Download or read book Social Assessment of Conservation Initiatives written by Kate Schrekenberg and published by IIED. This book was released on 2010 with total page 139 pages. Available in PDF, EPUB and Kindle. Book excerpt: Despite widely voiced concerns about some of the negative implications of protected areas, and growing pressures to ensure that they fulfil social as well as ecological objectives, no standard methods exist to assess social impacts. This report aims to provide some.

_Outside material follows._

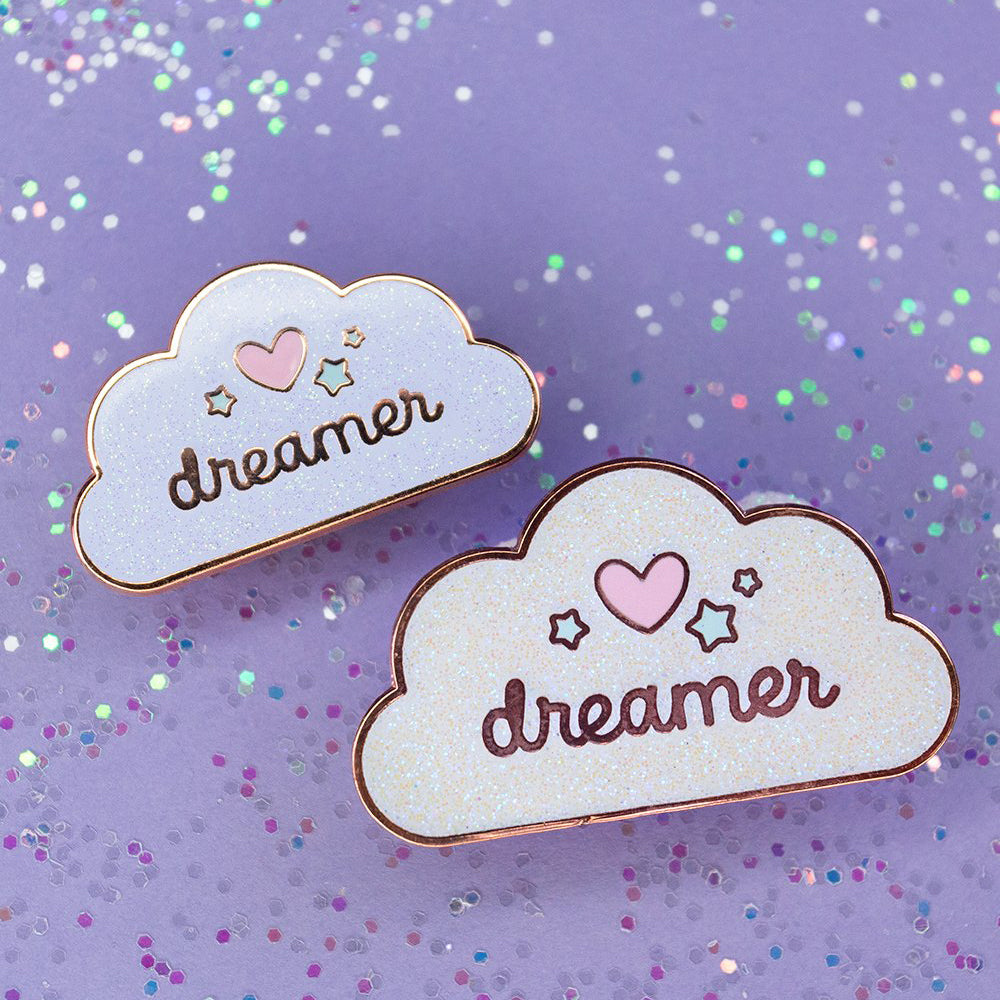 Load image into Gallery viewer, Pastel Dreamer Pin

Book Participatory Biodiversity Conservation

Download or read book Participatory Biodiversity Conservation written by Cristina Baldauf and published by Springer Nature. This book was released on 2020-05-13 with total page 239 pages. Available in PDF, EPUB and Kindle. Book excerpt: It has long been claimed that addressing biodiversity loss and other environmental problems demands a better understanding of the social dimensions of conservation; nevertheless, the active participation of indigenous peoples and local communities (IPLCs) in conservation initiatives is still a challenging and somehow controversial issue. In this context, this book hopes to give voice to other perspectives related to biodiversity conservation beyond the “fortress conservation” model and emphasize one of the pillars of democracy – popular participation. It covers a wide range of environments and issues of special significance to the topic, such as the expansion of culturally constructed niches, protected areas and food security, community-based management, participatory agroforestry, productive restoration and biocultural conservation. The contents also explore the limitations and shortcomings of participatory practices in protected areas, the relationship between the global crisis of democracy and the decline of biocultural diversity, as well as present current discussions on policy frameworks and governance systems for effective participatory biodiversity conservation. In sum, this book provides a comprehensive and realistic perspective on the social dimensions of conservation based on a series of interrelated themes in participatory biodiversity conservation. The connections between biocultural conservation and the current political and economic environment are highlighted through the chapters and the book closes with a debate on ways to reconcile human welfare, environmental justice and biodiversity conservation.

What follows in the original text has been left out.